In anticipation of the expiration of the year, however, the administration has gone to more friendly countries seeking bilateral agreements not to extradite Americans to the ICC. On August 1, Romania was the first to sign up. (Israel quickly followed suit.) That piqued the pique-prone Europeans. First, the European Union expressed "regret" over Romania's action. Then, on August 12, European Commission president Romano Prodi issued a warning to "other candidate countries which have also been approached by the United States" not to "make any more moves to agree to sign such an accord." The "candidate countries" being mostly poorer Eastern European countries whose economic future lies with acceptance into the tariff-free club of rich West Europeans, the warning carries weight.
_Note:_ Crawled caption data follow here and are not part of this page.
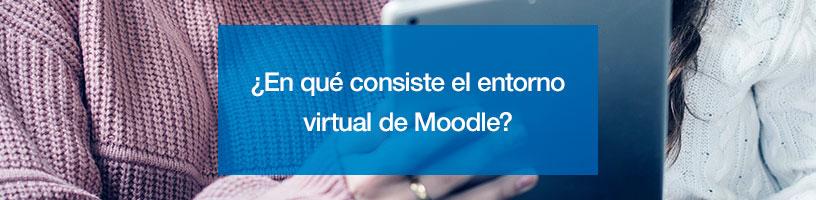 ¿En qué consiste el entorno virtual de Moodle?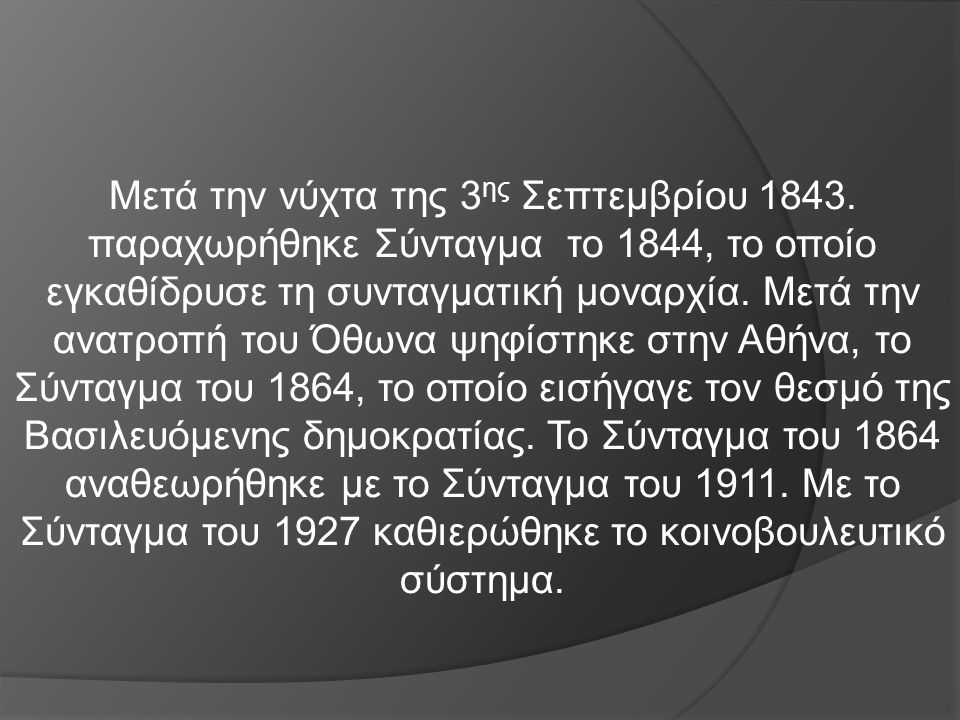 Μετά την νύχτα της 3 ης Σεπτεμβρίου 1843. παραχωρήθηκε Σύνταγμα το 1844, το οποίο εγκαθίδρυσε τη συνταγματική μοναρχία. Μετά την ανατροπή του Όθωνα ψη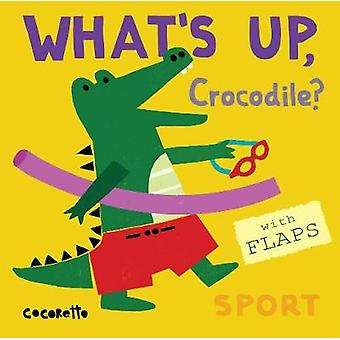 What's Up Crocodile? - Sport - 9781786281555 Book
The ironies here are stark. The East Europeans are poor and the West Europeans are rich precisely because one side had the protection of the United States during the Cold War and the other side did not. The military umbrella, economic aid (beginning with the Marshall Plan), and other goodies dispensed by the United States permitted Western Europe to become the island of wealth that it is today. Having achieved that wealth on the back of the United States, Western Europe is now using it as a club to make Eastern Europe distance itself from the United States.
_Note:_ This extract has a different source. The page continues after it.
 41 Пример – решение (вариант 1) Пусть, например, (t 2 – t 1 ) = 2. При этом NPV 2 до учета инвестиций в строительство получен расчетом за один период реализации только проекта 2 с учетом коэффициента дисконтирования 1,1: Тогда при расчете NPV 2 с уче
The irony gets richer, though. The West Europeans have been full throated in their complaints about the American "hyperpower," the arrogant unilateralist that uses its power to get other countries to do its bidding. Now, however, finding itself with the upper hand vis- -vis its eastern cousins, the E.U. has not the slightest hesitation about threatening their economic futures, which are necessarily tied to the E.U., to ensure that Americans remain subject to extradition and prosecution for their exertions abroad.
This is not the first time that Western Europe has threatened its Eastern European cousins to shape up and do as they do. Six months ago, the prime minister of the Czech Republic said some very true and therefore necessarily rude things about Yasser Arafat. Among other observations, Milos Zeman said that Arafat was a terrorist and that Israel should not be forced to negotiate with him. Zeman was a little ahead of his time. The United States has by now said precisely the same thing. But for that, and for the indiscretion of comparing Arafat to Hitler and Palestine to the Sudetanland, Zeman incurred the wrath of the E.U.
"Such language is not what we expect from a future member state," declared the European Union in a not so subtle message that if you want to join the club you had better parrot the club's prejudices. By May, the Czechs were apparently on board. After a Brussels meeting with Zeman, E.U. foreign policy chief Javier Solana declared with satisfaction that the Czech Republic had aligned itself with the E.U.'s Middle East policy.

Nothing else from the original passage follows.